* _Work instructions_
Excluding pictures, retype the line with "The Best Moments" and each line that follows it to the end of the data below, word for word.

##### Recorded data #####

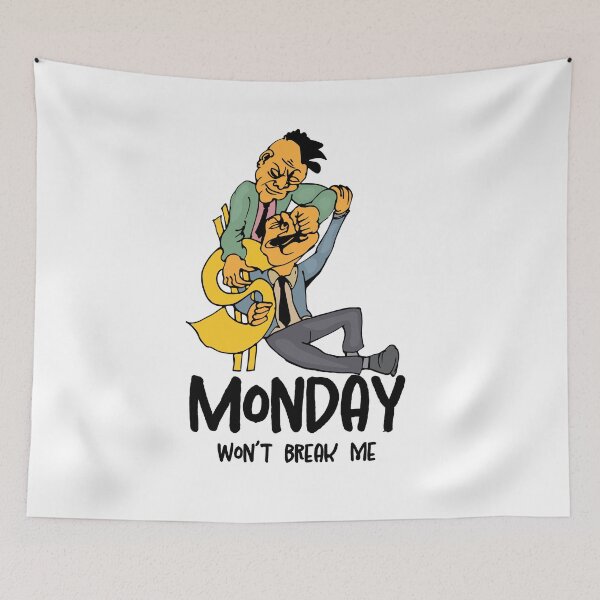 Item preview, Monday won’t break me - businessmen in a dispute designed and sold by ZeberForever.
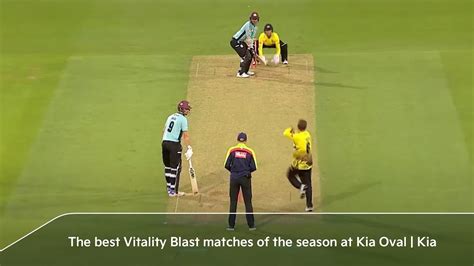 The Best Moments From The Vitality Blast At The Kia Oval Kia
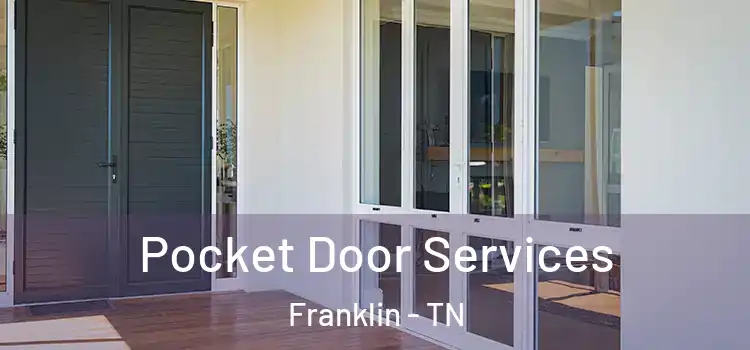 Pocket Door Services Franklin - TN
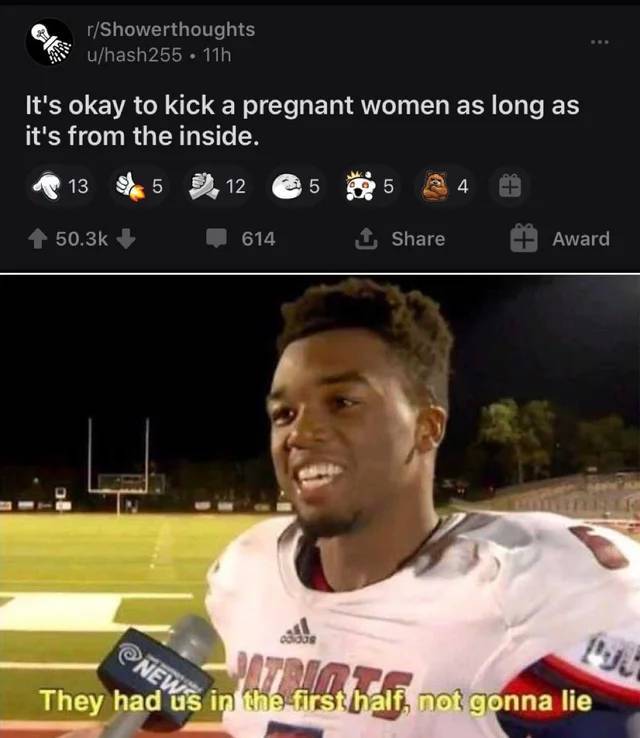 they had us in the first half meme - 5 NEwis in the first half, not gonna lie rShowerthoughts uhash255 11h It's okay to kick a pregnant women as long as it's from the inside. 13 5 12 5 5 4 614 Award They had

#####

* _Task output_
 The Best Moments From The Vitality Blast At The Kia Oval Kia
 Pocket Door Services Franklin - TN
 they had us in the first half meme - 5 NEwis in the first half, not gonna lie rShowerthoughts uhash255 11h It's okay to kick a pregnant women as long as it's from the inside. 13 5 12 5 5 4 614 Award They had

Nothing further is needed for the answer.